[Records provided]

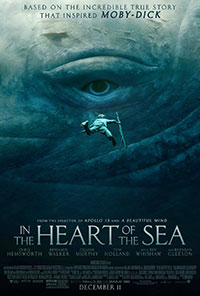 In the Heart of the Sea preview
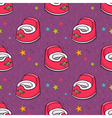 seamless pattern with baby potty vector image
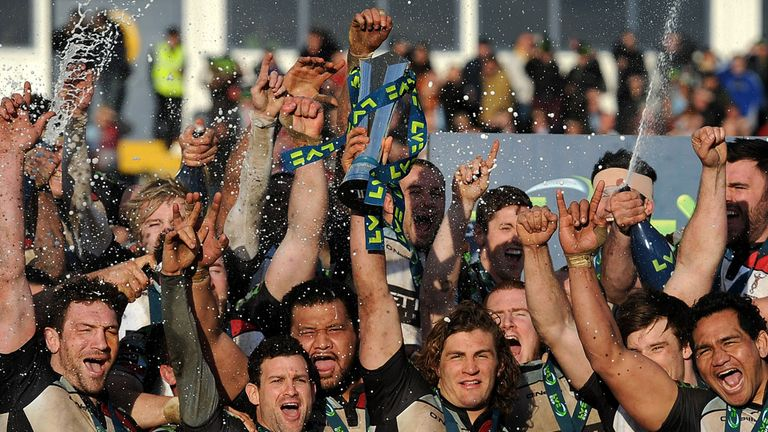 Harlequins claimed the first domestic silverware of the season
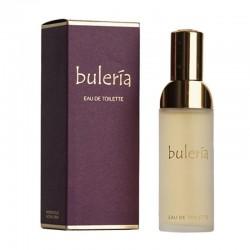 Agua de Sevilla Bulería edt 50 ml spray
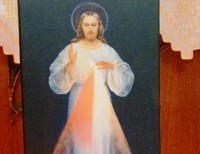 Divine Mercy in my Soul!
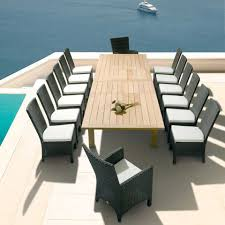 Best Wicker Patio Furniture Casual Outdoor Wicker Patio Furniture Babytimeexpo Furniture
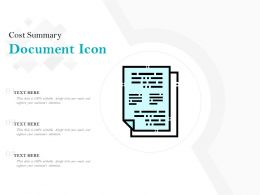 Cost Summary Document Icon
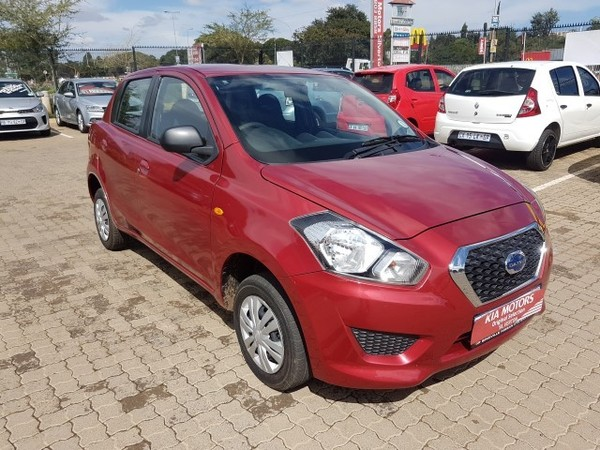 2017 Datsun Go 1.2 LUX AB Gauteng Pretoria_0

[/Records provided]

Please print the entries exactly as they stand. Images are not part of the copy.

 In the Heart of the Sea preview
 seamless pattern with baby potty vector image
 Harlequins claimed the first domestic silverware of the season
 Agua de Sevilla Bulería edt 50 ml spray
 Divine Mercy in my Soul!
 Best Wicker Patio Furniture Casual Outdoor Wicker Patio Furniture Babytimeexpo Furniture
 Cost Summary Document Icon
 2017 Datsun Go 1.2 LUX AB Gauteng Pretoria_0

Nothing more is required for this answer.